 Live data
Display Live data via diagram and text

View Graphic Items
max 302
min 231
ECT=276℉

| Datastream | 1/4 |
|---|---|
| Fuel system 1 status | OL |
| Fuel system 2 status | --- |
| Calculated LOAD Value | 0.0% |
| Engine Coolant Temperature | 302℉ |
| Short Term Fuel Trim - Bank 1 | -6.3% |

------------------------------------

• **ASSIGNMENT**: After the last line, print all the entries once again, unchanged.

• **RESPONSE BELOW**:
 Live data
Display Live data via diagram and text

View Graphic Items
max 302
min 231
ECT=276℉

| Datastream | 1/4 |
|---|---|
| Fuel system 1 status | OL |
| Fuel system 2 status | --- |
| Calculated LOAD Value | 0.0% |
| Engine Coolant Temperature | 302℉ |
| Short Term Fuel Trim - Bank 1 | -6.3% |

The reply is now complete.